Es un hecho que la niñez, muchas personas, la siguen viendo como una etapa de vulnerabilidad en la que lxs niñxs no son consideradxs como seres conscientes y responsables, que no tienen una conciencia sexual ni de género e, incluso, para muchos profesionales y activistas trans*, son consideradxs como insuficientemente madurxs para tener conciencia de su identidad. Esto da lugar a que hablar de transexualidad en la infancia no esté bien visto e incluso se crean argumentos en contra de dicha aceptación. Pero ¿sabéis qué? Esto está cambiando, cada vez vamos a mejor, pero no porque hayamos evolucionado y ahora lxs niñxs también pueden ser trans*, sino porque nuestro concepto sobre esta etapa está cambiando. Ahora se ve a la niñez como un espacio social en el que estxs son propixs, por lo que sus relaciones como los adultos también se están viendo transformadas. Si encima, a esto, le añadimos un conocimiento de la Declaración Universal de los Derechos Humanos y de la Declaración de los Derechos del Niño; niñas y niñes incluidos, podremos ver que estxs tienen derecho a ser nombradxs y tener una identidad.

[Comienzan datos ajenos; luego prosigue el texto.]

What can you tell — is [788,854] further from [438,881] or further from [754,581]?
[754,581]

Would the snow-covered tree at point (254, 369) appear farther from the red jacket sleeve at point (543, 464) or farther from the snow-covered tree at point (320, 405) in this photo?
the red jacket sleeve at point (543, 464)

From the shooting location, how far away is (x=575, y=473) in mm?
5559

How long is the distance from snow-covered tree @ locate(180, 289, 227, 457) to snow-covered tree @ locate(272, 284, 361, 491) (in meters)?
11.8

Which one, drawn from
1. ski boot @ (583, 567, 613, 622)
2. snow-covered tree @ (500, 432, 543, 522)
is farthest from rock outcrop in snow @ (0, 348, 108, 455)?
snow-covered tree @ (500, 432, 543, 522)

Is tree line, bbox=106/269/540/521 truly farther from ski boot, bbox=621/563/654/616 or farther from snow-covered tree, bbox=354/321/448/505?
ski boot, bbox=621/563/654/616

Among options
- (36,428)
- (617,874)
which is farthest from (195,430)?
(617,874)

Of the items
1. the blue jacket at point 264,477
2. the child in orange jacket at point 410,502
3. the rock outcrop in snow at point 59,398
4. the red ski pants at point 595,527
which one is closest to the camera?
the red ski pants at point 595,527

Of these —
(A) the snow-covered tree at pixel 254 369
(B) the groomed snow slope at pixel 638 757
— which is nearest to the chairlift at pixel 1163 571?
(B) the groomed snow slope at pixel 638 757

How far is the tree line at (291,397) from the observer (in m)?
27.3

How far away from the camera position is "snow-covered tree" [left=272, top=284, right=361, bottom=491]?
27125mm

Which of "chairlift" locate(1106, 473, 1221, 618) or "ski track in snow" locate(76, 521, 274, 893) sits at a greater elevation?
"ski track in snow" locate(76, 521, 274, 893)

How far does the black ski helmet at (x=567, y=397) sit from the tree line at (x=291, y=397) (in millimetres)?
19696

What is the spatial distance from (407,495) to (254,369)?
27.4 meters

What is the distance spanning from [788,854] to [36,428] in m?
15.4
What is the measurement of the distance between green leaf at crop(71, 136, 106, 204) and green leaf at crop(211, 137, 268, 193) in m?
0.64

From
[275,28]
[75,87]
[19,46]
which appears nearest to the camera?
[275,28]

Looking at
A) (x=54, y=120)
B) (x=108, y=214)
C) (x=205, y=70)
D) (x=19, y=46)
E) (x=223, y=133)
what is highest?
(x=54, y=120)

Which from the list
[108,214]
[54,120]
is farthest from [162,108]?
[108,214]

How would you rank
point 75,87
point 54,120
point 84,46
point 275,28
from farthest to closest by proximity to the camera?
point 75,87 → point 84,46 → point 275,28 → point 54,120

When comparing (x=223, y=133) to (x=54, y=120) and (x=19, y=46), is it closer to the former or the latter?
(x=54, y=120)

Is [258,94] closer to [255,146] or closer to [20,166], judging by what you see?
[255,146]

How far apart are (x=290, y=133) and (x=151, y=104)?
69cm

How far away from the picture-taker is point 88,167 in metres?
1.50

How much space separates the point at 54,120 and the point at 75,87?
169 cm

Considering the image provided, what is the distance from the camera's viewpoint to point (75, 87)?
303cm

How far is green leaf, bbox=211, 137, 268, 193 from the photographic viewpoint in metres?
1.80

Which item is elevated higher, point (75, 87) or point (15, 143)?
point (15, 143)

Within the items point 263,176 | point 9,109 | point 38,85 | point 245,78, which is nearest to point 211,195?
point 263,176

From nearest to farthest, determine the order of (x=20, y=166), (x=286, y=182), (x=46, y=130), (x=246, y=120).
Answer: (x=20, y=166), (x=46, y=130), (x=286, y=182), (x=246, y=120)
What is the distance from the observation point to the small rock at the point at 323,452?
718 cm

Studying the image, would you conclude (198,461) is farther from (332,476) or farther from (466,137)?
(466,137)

Como consecuencia de este cambio que la sociedad está experimentando, han surgido conceptos como diversidad de género, creatividad de género, género independiente, entre otros, que hace referencia a todas las experiencias que lxs niñxs, como sujetxs sexuadxs, tienen, porque no hay que olvidar que la sexualidad es ese conjunto de experiencias. Siguiendo con los conceptos mencionados, gracias a estos, la norma de género se está viendo afectada originandose nuevas expresiones de género que van más allá de los límites encasillados en hombre-mujer, hasta existe el punto de rechazar este binarismo de género, dando lugar a una despatologización de las identidades no normativas, puesto que ya no se ven como una disforia ni enfermedad.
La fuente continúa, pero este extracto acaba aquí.